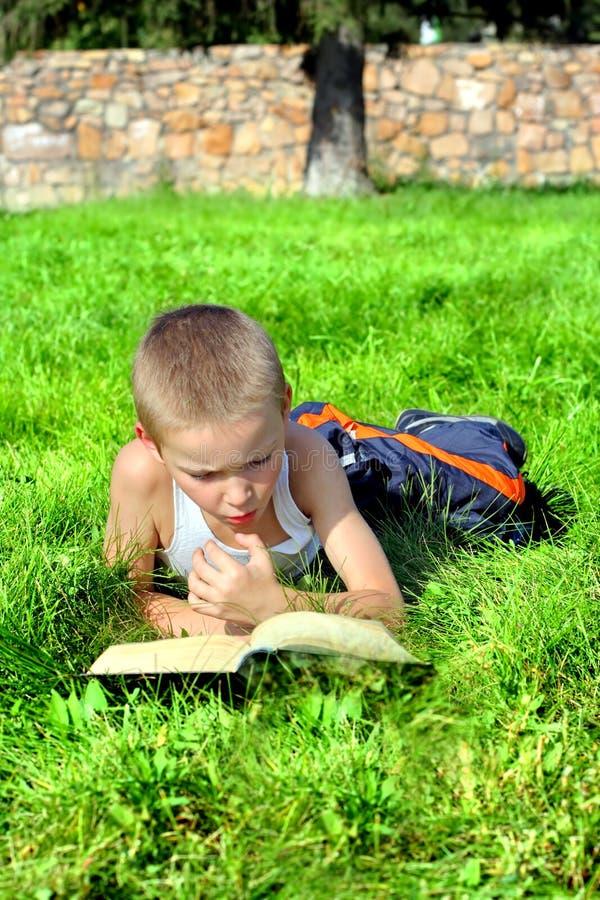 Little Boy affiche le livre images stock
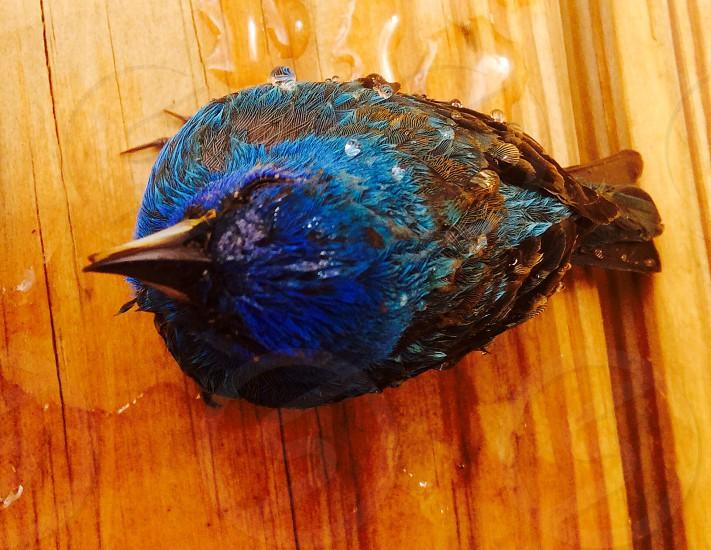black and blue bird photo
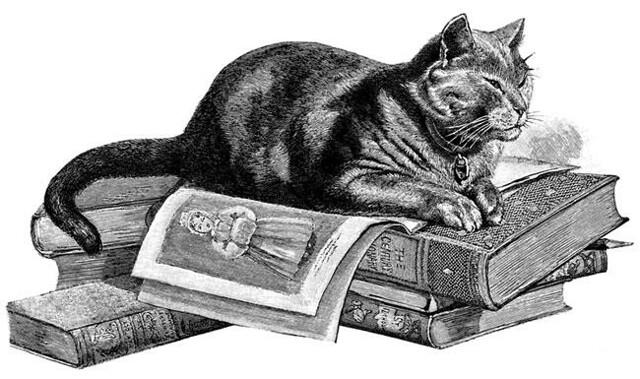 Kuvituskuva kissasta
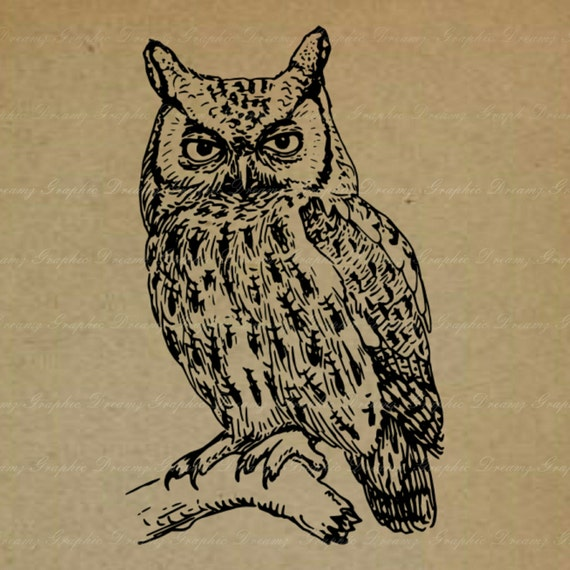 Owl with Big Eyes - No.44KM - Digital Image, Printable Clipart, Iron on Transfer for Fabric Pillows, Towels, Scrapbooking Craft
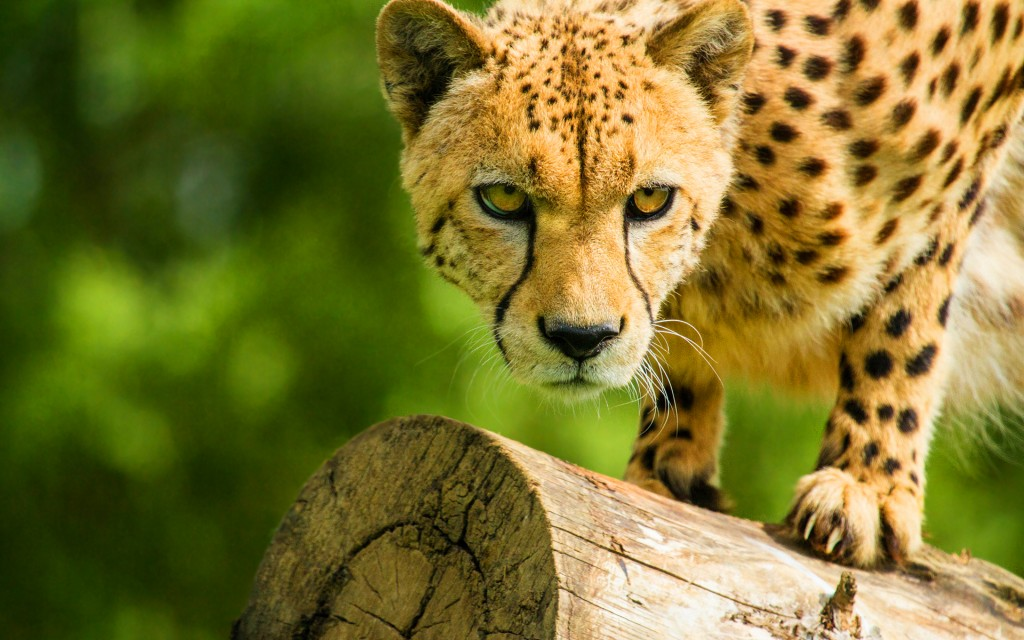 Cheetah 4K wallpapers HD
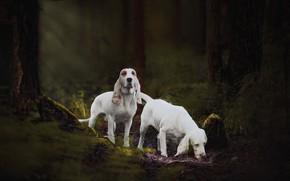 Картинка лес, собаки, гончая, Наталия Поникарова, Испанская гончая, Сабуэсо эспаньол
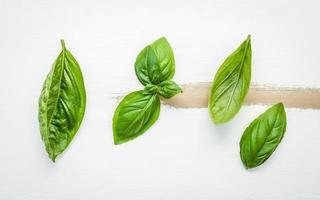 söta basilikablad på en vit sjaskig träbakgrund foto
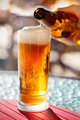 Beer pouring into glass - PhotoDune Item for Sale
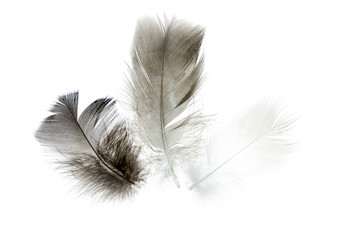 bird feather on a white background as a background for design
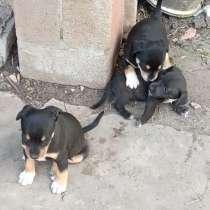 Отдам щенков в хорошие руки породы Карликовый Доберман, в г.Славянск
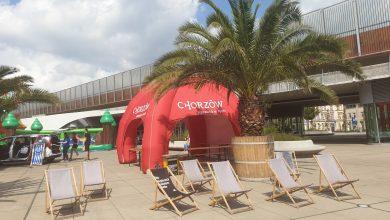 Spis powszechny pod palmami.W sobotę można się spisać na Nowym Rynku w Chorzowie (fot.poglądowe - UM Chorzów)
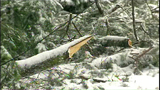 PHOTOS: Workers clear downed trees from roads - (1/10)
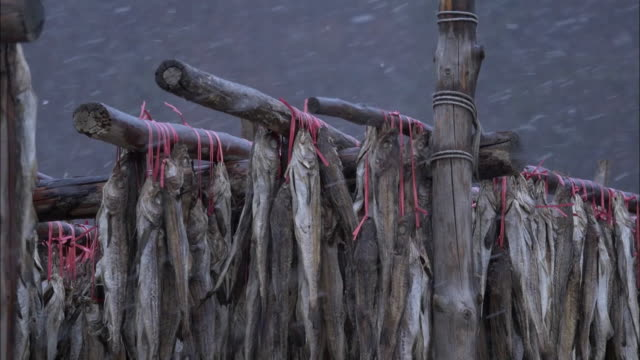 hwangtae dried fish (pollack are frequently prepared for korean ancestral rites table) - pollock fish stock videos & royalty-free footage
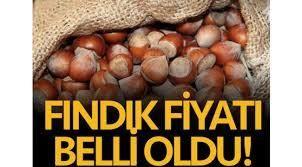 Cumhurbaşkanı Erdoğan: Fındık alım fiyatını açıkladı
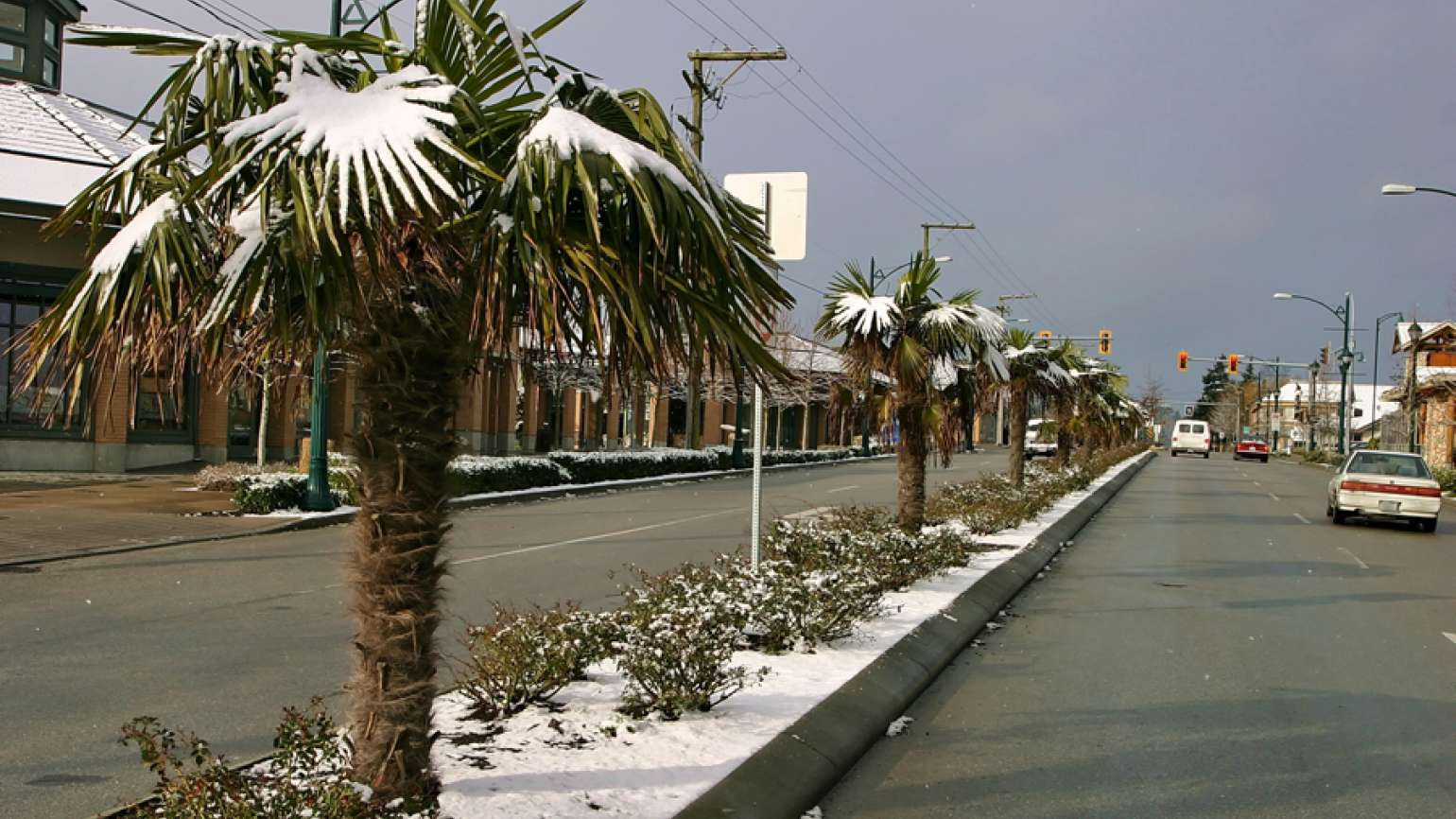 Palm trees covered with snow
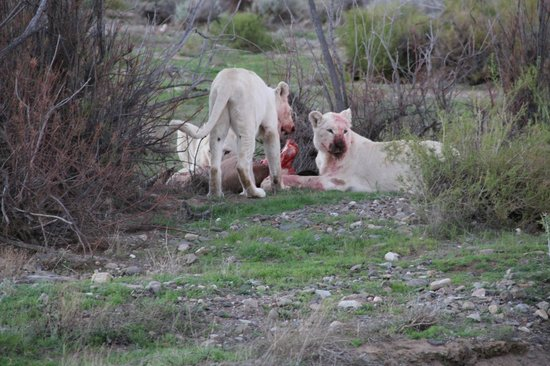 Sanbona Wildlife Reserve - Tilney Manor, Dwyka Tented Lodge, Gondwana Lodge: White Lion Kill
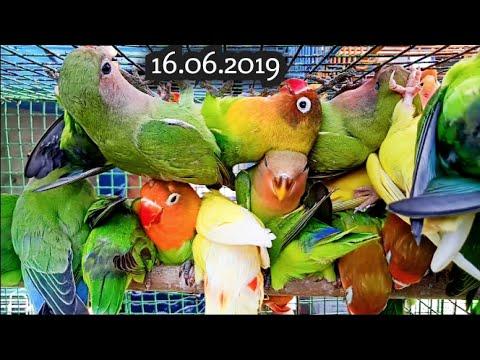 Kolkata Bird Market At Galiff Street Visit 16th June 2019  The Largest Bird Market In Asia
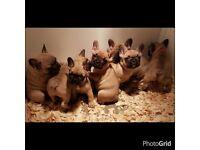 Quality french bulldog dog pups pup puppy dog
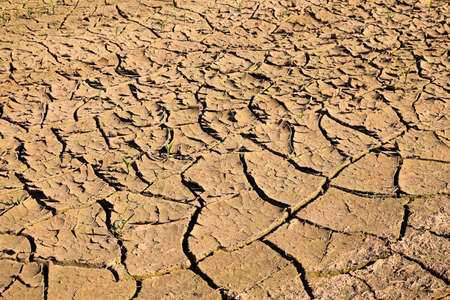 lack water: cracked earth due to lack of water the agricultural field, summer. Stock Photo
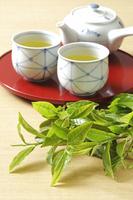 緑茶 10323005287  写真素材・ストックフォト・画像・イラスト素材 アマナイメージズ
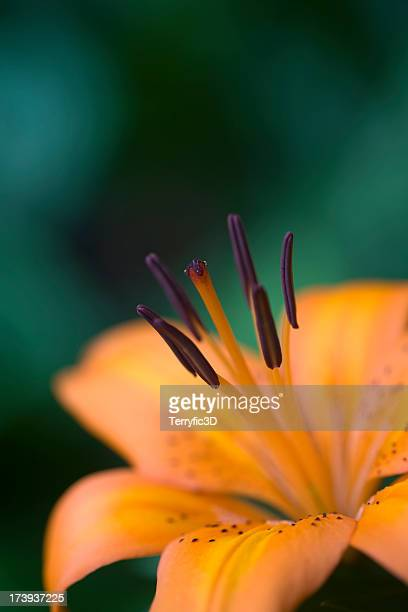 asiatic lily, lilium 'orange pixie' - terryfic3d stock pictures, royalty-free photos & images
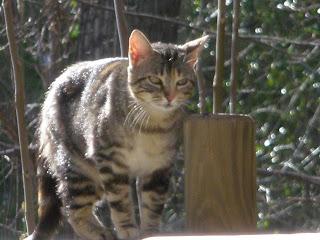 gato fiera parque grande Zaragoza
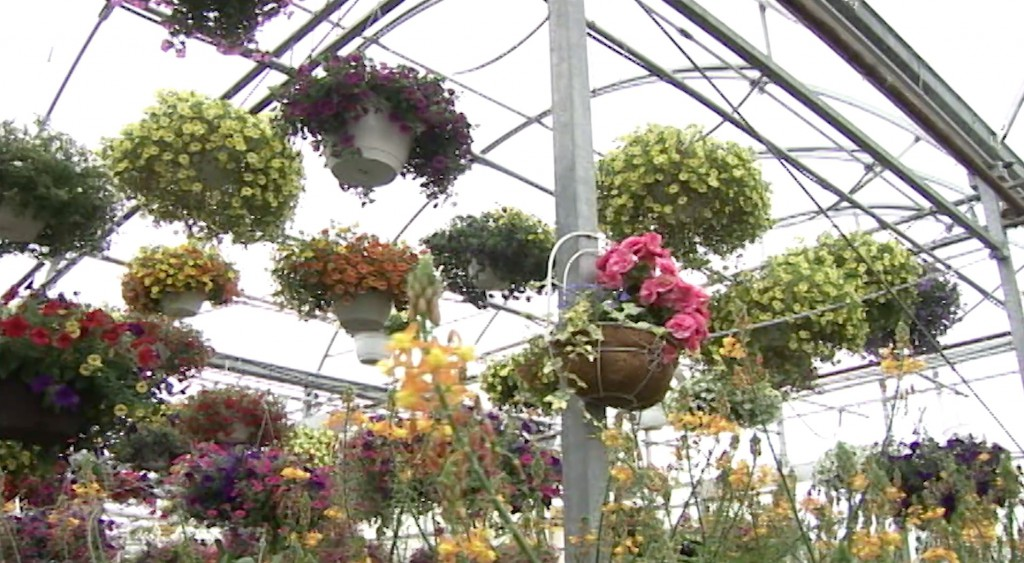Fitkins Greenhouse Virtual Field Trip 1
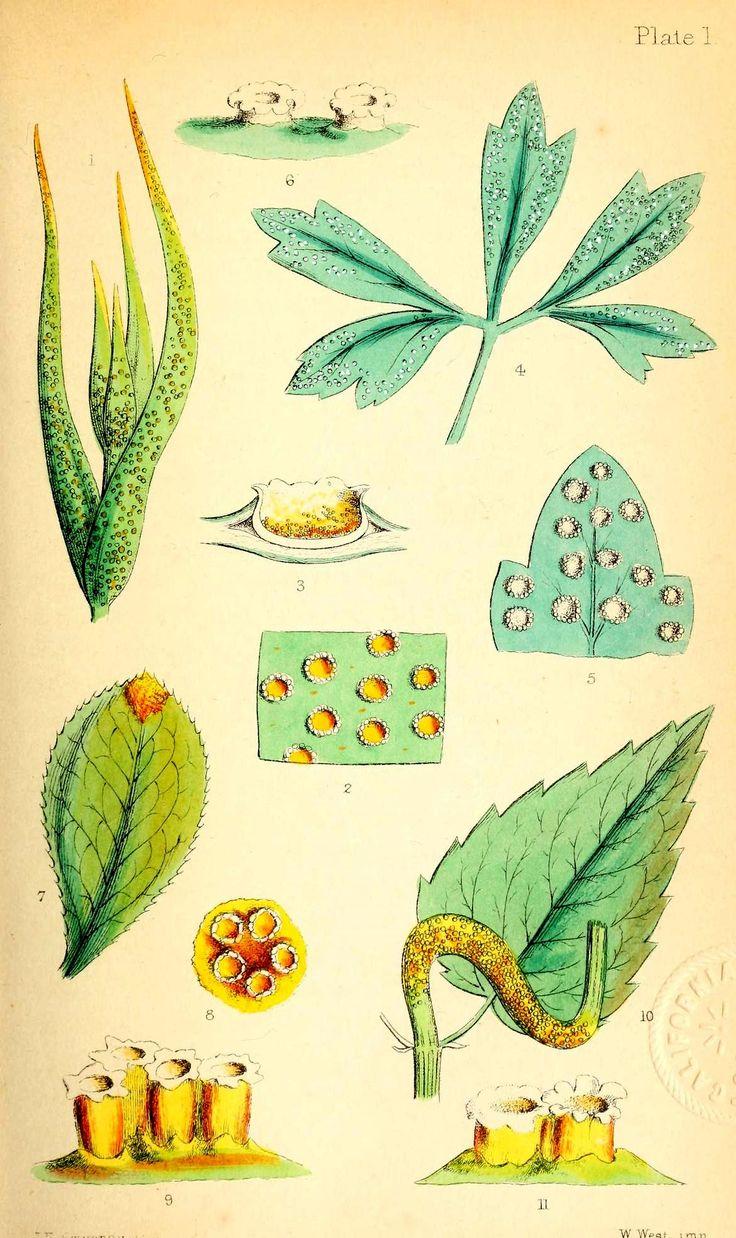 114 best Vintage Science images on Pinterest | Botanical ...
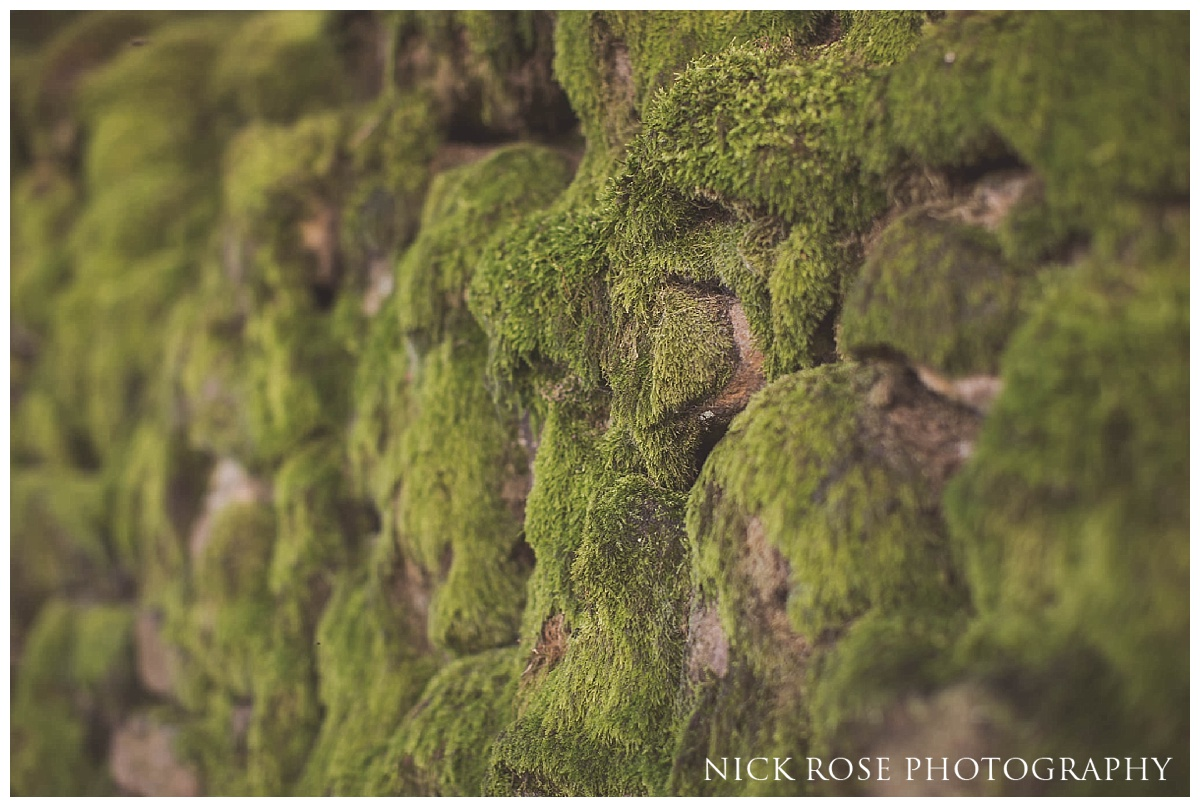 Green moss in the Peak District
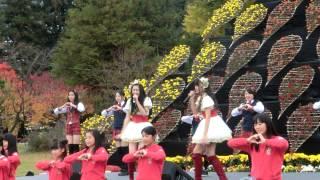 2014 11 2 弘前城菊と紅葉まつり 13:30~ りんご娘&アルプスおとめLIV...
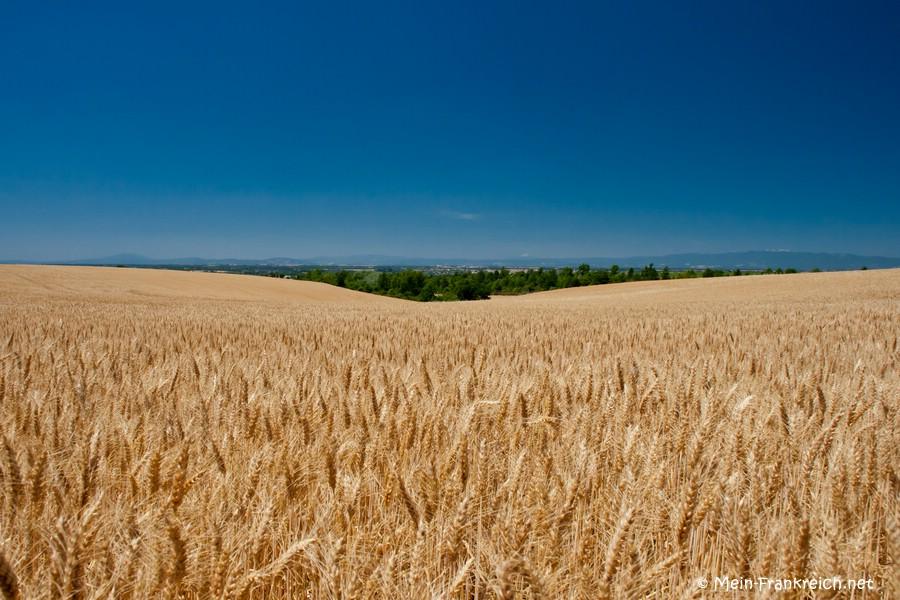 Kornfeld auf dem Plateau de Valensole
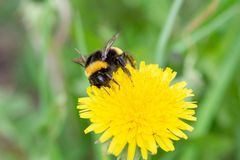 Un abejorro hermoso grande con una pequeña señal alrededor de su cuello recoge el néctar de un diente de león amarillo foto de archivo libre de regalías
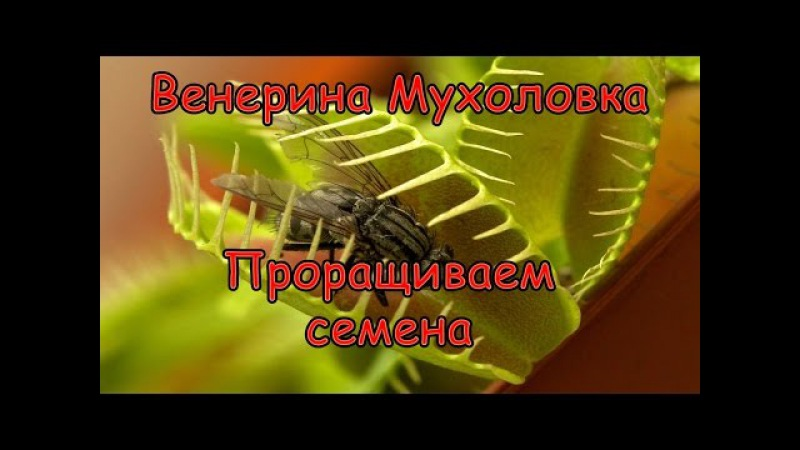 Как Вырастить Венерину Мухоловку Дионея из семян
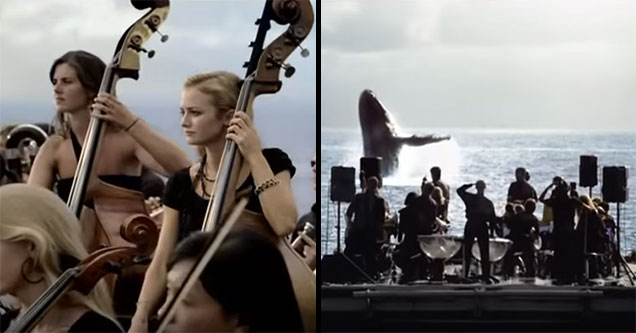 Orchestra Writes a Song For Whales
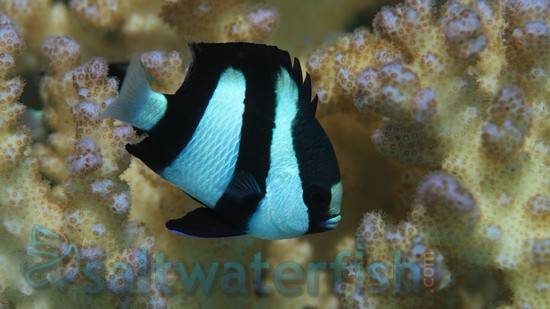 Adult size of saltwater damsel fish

--------

_Work order:_ From the first line to the last, copy the listing above exactly, dropping all images.

_Completed exercise:_
 Little Boy affiche le livre images stock
black and blue bird photo
 Kuvituskuva kissasta
 Owl with Big Eyes - No.44KM - Digital Image, Printable Clipart, Iron on Transfer for Fabric Pillows, Towels, Scrapbooking Craft
 Cheetah 4K wallpapers HD
 Картинка лес, собаки, гончая, Наталия Поникарова, Испанская гончая, Сабуэсо эспаньол
 söta basilikablad på en vit sjaskig träbakgrund foto
 Beer pouring into glass - PhotoDune Item for Sale
 bird feather on a white background as a background for design
 Отдам щенков в хорошие руки породы Карликовый Доберман, в г.Славянск
 Spis powszechny pod palmami.W sobotę można się spisać na Nowym Rynku w Chorzowie (fot.poglądowe - UM Chorzów)
 PHOTOS: Workers clear downed trees from roads - (1/10)
 hwangtae dried fish (pollack are frequently prepared for korean ancestral rites table) - pollock fish stock videos & royalty-free footage
 Cumhurbaşkanı Erdoğan: Fındık alım fiyatını açıkladı
 Palm trees covered with snow
 Sanbona Wildlife Reserve - Tilney Manor, Dwyka Tented Lodge, Gondwana Lodge: White Lion Kill
 Kolkata Bird Market At Galiff Street Visit 16th June 2019  The Largest Bird Market In Asia
 Quality french bulldog dog pups pup puppy dog
 lack water: cracked earth due to lack of water the agricultural field, summer. Stock Photo
 緑茶 10323005287  写真素材・ストックフォト・画像・イラスト素材 アマナイメージズ
 asiatic lily, lilium 'orange pixie' - terryfic3d stock pictures, royalty-free photos & images
 gato fiera parque grande Zaragoza
Fitkins Greenhouse Virtual Field Trip 1
 114 best Vintage Science images on Pinterest | Botanical ...
 Green moss in the Peak District
 2014 11 2 弘前城菊と紅葉まつり 13:30~ りんご娘&アルプスおとめLIV...
 Kornfeld auf dem Plateau de Valensole
 Un abejorro hermoso grande con una pequeña señal alrededor de su cuello recoge el néctar de un diente de león amarillo foto de archivo libre de regalías
 Как Вырастить Венерину Мухоловку Дионея из семян
 Orchestra Writes a Song For Whales
 Adult size of saltwater damsel fish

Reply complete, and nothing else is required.